What to do:
Give back every record below in full and exactly, but without a single image.

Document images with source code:
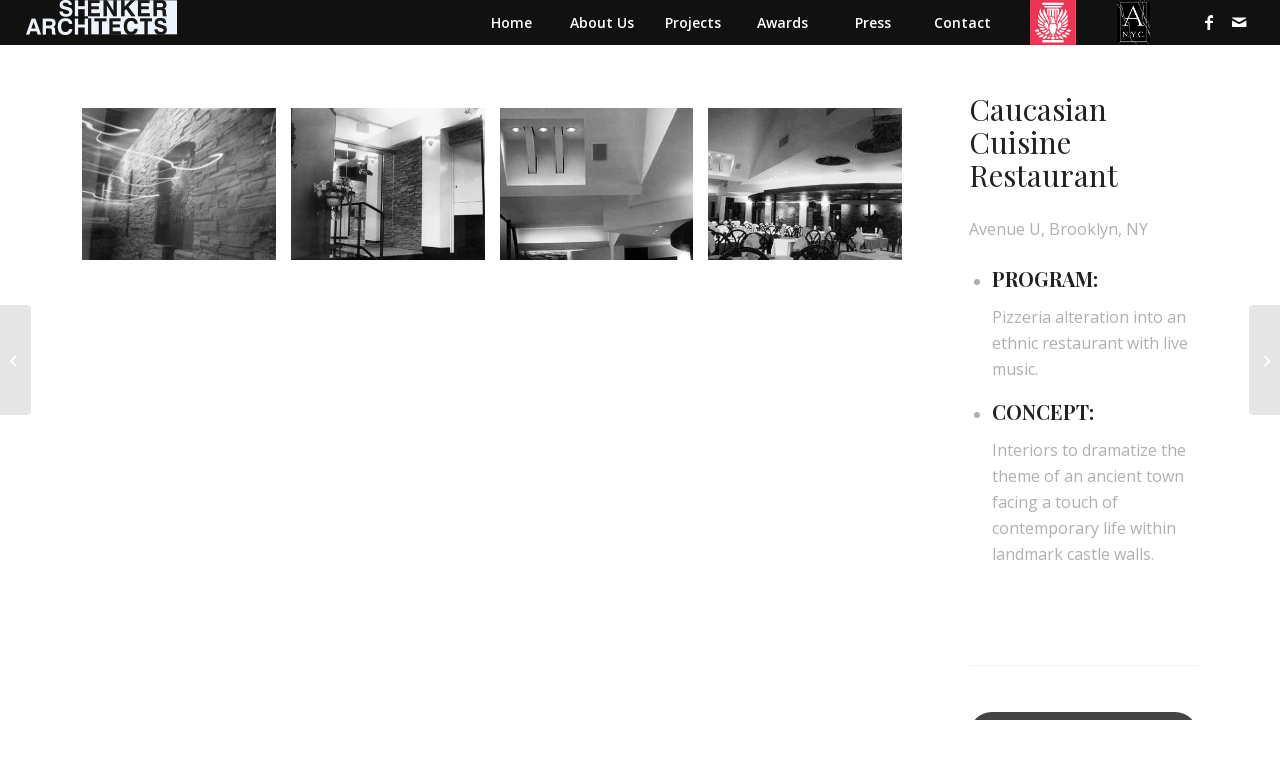

--- FILE ---
content_type: text/css
request_url: https://sharch.com/wp-content/uploads/dynamic_avia/avia_posts_css/post-1486.css?ver=ver-1769029767
body_size: 63
content:
.flex_column.av-18otum-5617d6316db98bc65bde55c3761e310c{border-radius:0px 0px 0px 0px;padding:0px 0px 0px 0px} .flex_column.av-xqpku-4d70571001c7c3476f8594073ad24808{border-radius:0px 0px 0px 0px;padding:0px 0px 0px 0px} #top .av-special-heading.av-2hcc6m-9e423f950a49bf64c4b75d7858f32e14{padding-bottom:10px;font-size:30px}body .av-special-heading.av-2hcc6m-9e423f950a49bf64c4b75d7858f32e14 .av-special-heading-tag .heading-char{font-size:25px}#top #wrap_all .av-special-heading.av-2hcc6m-9e423f950a49bf64c4b75d7858f32e14 .av-special-heading-tag{font-size:30px}.av-special-heading.av-2hcc6m-9e423f950a49bf64c4b75d7858f32e14 .av-subheading{font-size:15px} #top #wrap_all .avia-button.av-bnpza-d3e1f9b6ae362bbe2dd33091f0c631bd{background-color:#444444;border-color:#444444;color:#ffffff;transition:all 0.4s ease-in-out}#top #wrap_all .avia-button.av-bnpza-d3e1f9b6ae362bbe2dd33091f0c631bd .avia-svg-icon svg:first-child{fill:#ffffff;stroke:#ffffff} @media only screen and (min-width:480px) and (max-width:767px){#top #wrap_all .av-special-heading.av-2hcc6m-9e423f950a49bf64c4b75d7858f32e14 .av-special-heading-tag{font-size:0.8em}} @media only screen and (max-width:479px){#top #wrap_all .av-special-heading.av-2hcc6m-9e423f950a49bf64c4b75d7858f32e14 .av-special-heading-tag{font-size:0.8em}}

Result:
--- FILE ---
content_type: text/css
request_url: https://sharch.com/wp-content/uploads/dynamic_avia/avia_posts_css/post-1486.css?ver=ver-1769029767
body_size: 63
content:
.flex_column.av-18otum-5617d6316db98bc65bde55c3761e310c{border-radius:0px 0px 0px 0px;padding:0px 0px 0px 0px} .flex_column.av-xqpku-4d70571001c7c3476f8594073ad24808{border-radius:0px 0px 0px 0px;padding:0px 0px 0px 0px} #top .av-special-heading.av-2hcc6m-9e423f950a49bf64c4b75d7858f32e14{padding-bottom:10px;font-size:30px}body .av-special-heading.av-2hcc6m-9e423f950a49bf64c4b75d7858f32e14 .av-special-heading-tag .heading-char{font-size:25px}#top #wrap_all .av-special-heading.av-2hcc6m-9e423f950a49bf64c4b75d7858f32e14 .av-special-heading-tag{font-size:30px}.av-special-heading.av-2hcc6m-9e423f950a49bf64c4b75d7858f32e14 .av-subheading{font-size:15px} #top #wrap_all .avia-button.av-bnpza-d3e1f9b6ae362bbe2dd33091f0c631bd{background-color:#444444;border-color:#444444;color:#ffffff;transition:all 0.4s ease-in-out}#top #wrap_all .avia-button.av-bnpza-d3e1f9b6ae362bbe2dd33091f0c631bd .avia-svg-icon svg:first-child{fill:#ffffff;stroke:#ffffff} @media only screen and (min-width:480px) and (max-width:767px){#top #wrap_all .av-special-heading.av-2hcc6m-9e423f950a49bf64c4b75d7858f32e14 .av-special-heading-tag{font-size:0.8em}} @media only screen and (max-width:479px){#top #wrap_all .av-special-heading.av-2hcc6m-9e423f950a49bf64c4b75d7858f32e14 .av-special-heading-tag{font-size:0.8em}}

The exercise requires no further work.